Elías es considerado el profeta más grande de Israel, todos acudían a él para pedir consejo, en él veían el rostro de Dios, especialmente los débiles. Elías es modelo de buen creyente, por eso todos los profetas posteriores querían hablar como él, ser como él, hacer los milagros que él hacía. Incluso en Jesús, clavado en la cruz, les parecía ver a Elías. Pero hasta Elías, precisamente porque era un profeta auténtico, necesitaba “sentir” a Dios, saberlo cercano en los momentos de oscuridad y angustia, poder extender su mano y “tocar” su manto, reconocerle en cada rostro que encontraba en los caminos y los pueblos de Judea.

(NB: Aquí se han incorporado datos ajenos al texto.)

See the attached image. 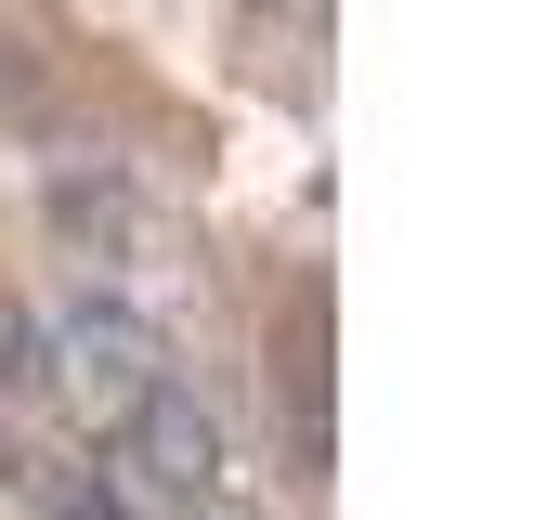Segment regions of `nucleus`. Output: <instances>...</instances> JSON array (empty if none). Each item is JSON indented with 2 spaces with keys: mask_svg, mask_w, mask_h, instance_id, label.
I'll use <instances>...</instances> for the list:
<instances>
[{
  "mask_svg": "<svg viewBox=\"0 0 560 520\" xmlns=\"http://www.w3.org/2000/svg\"><path fill=\"white\" fill-rule=\"evenodd\" d=\"M13 352H26V378H52V403H66L79 429H118L143 390L170 378L156 326H143V312H118V299H79L66 326H26Z\"/></svg>",
  "mask_w": 560,
  "mask_h": 520,
  "instance_id": "f257e3e1",
  "label": "nucleus"
},
{
  "mask_svg": "<svg viewBox=\"0 0 560 520\" xmlns=\"http://www.w3.org/2000/svg\"><path fill=\"white\" fill-rule=\"evenodd\" d=\"M105 442L131 456V482L156 495V508H209V482H222V429H209V403H196L183 378H156Z\"/></svg>",
  "mask_w": 560,
  "mask_h": 520,
  "instance_id": "f03ea898",
  "label": "nucleus"
},
{
  "mask_svg": "<svg viewBox=\"0 0 560 520\" xmlns=\"http://www.w3.org/2000/svg\"><path fill=\"white\" fill-rule=\"evenodd\" d=\"M170 520H196V508H170Z\"/></svg>",
  "mask_w": 560,
  "mask_h": 520,
  "instance_id": "7ed1b4c3",
  "label": "nucleus"
}]
</instances>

Desde niño, Elías había aprendido que Dios es todo poder, porque su voz y su presencia se presentaban unidas al trueno y al estallido luminoso del rayo; su poder transformador se compara al del terremoto, y al rugido imponente del volcán; su mirada se refleja en las aguas torrenciales, que arrastran todo a su paso, y también limpian y purifican. Algo parecido nos ocurre a nosotros también, buscamos la tempestad porque incluso asustándonos nos hace sentir vivos y pequeños, y anhelamos la sensación de seguridad del arropamiento, como una felicidad fácil de alcanzar.
Pero Elías encuentra la trascendencia, encuentra a Dios, en el otro extremo. Sus preguntas sin respuesta no tienen eco en la tempestad, lo maravilloso y lo desconocido revelados por el ruido imponente también nos aleja del objeto de nuestras búsquedas. Si buscamos el sentido de la vida en lo que nos asusta y empequeñece, no haremos más que alejarnos del auténtico deseo de Dios, y de tanto temerle acabaremos refugiándonos allí donde no esta.

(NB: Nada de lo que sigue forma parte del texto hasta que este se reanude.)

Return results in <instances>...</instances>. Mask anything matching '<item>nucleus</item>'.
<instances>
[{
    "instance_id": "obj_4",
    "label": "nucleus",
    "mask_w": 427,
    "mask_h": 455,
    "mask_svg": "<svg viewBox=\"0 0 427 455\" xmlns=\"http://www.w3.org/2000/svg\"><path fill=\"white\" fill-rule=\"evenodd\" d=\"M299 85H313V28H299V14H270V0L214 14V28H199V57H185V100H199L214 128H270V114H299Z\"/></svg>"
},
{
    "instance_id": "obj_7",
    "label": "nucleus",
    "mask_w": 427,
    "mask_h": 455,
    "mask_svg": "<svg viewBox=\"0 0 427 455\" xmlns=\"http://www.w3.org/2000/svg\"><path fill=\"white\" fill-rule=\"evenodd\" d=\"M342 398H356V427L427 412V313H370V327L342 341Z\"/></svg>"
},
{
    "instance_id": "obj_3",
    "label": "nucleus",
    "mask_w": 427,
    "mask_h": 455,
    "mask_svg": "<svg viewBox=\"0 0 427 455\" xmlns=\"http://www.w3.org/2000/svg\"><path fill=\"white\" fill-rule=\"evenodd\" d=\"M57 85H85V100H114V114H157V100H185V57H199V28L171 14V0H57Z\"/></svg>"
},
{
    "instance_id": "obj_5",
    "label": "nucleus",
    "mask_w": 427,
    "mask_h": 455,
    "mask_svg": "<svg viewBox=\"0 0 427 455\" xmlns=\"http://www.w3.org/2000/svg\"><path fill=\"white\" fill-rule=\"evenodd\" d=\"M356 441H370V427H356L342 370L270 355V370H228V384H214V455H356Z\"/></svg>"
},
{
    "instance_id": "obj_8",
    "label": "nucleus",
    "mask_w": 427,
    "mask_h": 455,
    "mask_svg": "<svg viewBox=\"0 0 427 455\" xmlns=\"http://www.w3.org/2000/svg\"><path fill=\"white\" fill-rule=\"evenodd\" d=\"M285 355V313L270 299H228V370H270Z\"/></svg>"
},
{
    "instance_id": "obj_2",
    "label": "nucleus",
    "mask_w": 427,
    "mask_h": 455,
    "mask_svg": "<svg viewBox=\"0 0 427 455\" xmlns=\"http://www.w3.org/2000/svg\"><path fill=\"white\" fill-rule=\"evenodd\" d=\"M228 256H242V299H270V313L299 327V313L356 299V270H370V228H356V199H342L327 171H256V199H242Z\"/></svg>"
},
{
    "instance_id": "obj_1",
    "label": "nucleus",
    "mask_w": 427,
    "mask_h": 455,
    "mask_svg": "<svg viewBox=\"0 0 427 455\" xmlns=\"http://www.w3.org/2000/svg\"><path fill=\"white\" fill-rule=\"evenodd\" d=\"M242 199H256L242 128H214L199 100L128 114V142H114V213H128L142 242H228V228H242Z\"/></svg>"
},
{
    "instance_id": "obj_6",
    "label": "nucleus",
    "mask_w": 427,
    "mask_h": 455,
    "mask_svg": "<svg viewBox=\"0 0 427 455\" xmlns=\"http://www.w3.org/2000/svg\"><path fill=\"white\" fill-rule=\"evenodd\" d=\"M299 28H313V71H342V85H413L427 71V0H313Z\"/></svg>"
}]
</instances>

Uno de los más bellos textos de la Biblia (Primer libro de los Reyes 19,9-13) nos revela el momento en que Elías descubre el paso de Dios. No está en el huracán violento, ni en el terremoto, ni en el fuego, sino en la brisa tenue e imperceptible que pasa de puntillas por nuestra piel, y es capaz de erizar el vello de nuestra nuca y nuestros brazos. Apenas un susurro, tan distante y distinto de lo que imaginábamos. Un susurro, que deja casi todo a nuestro trabajo, porque se espera de cada uno de nosotros, transformados por esa brisa, el compromiso regenerador del huracán, del terremoto y del fuego.

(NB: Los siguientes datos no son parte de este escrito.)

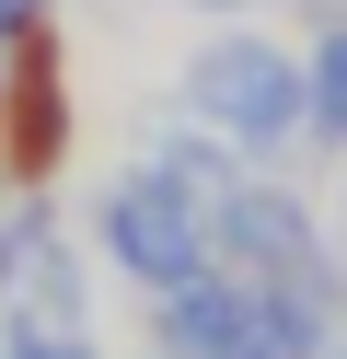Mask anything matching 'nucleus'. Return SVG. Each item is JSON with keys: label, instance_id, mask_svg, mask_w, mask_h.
<instances>
[{"label": "nucleus", "instance_id": "1", "mask_svg": "<svg viewBox=\"0 0 347 359\" xmlns=\"http://www.w3.org/2000/svg\"><path fill=\"white\" fill-rule=\"evenodd\" d=\"M46 151H58V47L23 35V70H12V163L35 174Z\"/></svg>", "mask_w": 347, "mask_h": 359}]
</instances>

Necesitamos los grandes signos y palabras, pero preferimos que nos vengan dados desde arriba, mientras nosotros contemplamos asombrados el poder que ejercen para cambiar las cosas y las relaciones de aquí abajo. Montamos movidas tipo tempestad, para hacer caer de bruces a los que dudan, porque el atajo de quienes no saben hacer milagros con barro siempre será el estruendo artificioso y barroco de la impostura. Es mucho más costoso encontrar esos signos transformadores en los susurros, en lo pequeño, en la calma de los encuentros. Y cuesta porque nos obliga a escuchar y estar atentos, prestar oído a lo que se dice en voz baja, a los detalles que nos pasan desapercibidos, a la vida que se escurre entre los dedos de nuestras manos.
Elías se tapó el rostro con el manto, salió afuera y se puso en pie. Dios está pasando. La brisa tenue que lo anuncia da paso a un huracán interior en el profeta que le empuja a ser fuego y terremoto, a no callar ante las injusticias, a pronunciar palabras esperanzadoras ante el presente y el futuro, a ser memoria de todos los susurros, aquellos que pasaron desapercibidos por nuestra incapacidad para leer los signos de su paso.
Dijo Dios: “¿Qué haces ahí, Elías?”. Respondió: “Me consume el celo por el Señor, porque los israelitas han abandonado tu alianza, han derruido tus altares y asesinado a tus profetas, sólo quedo yo, y me buscan para matarme”. El Señor le dijo: “Sal y ponte de pie en el monte ante el Señor. ¡El Señor va a pasar!”. Vino un huracán tan violento, que descuajaba los montes y hacía trizas las peñas delante del Señor; pero el Señor no estaba en el viento. Después del viento vino un terremoto; pero el Señor no estaba en el terremoto. Después del terremoto vino un fuego; pero el Señor no estaba en el fuego. Después del fuego se oyó una brisa tenue, al sentirla, Elías se tapó el rostro con el manto, salió afuera y se puso en pie a la entrada de la cueva. (1 Re 19,9-13)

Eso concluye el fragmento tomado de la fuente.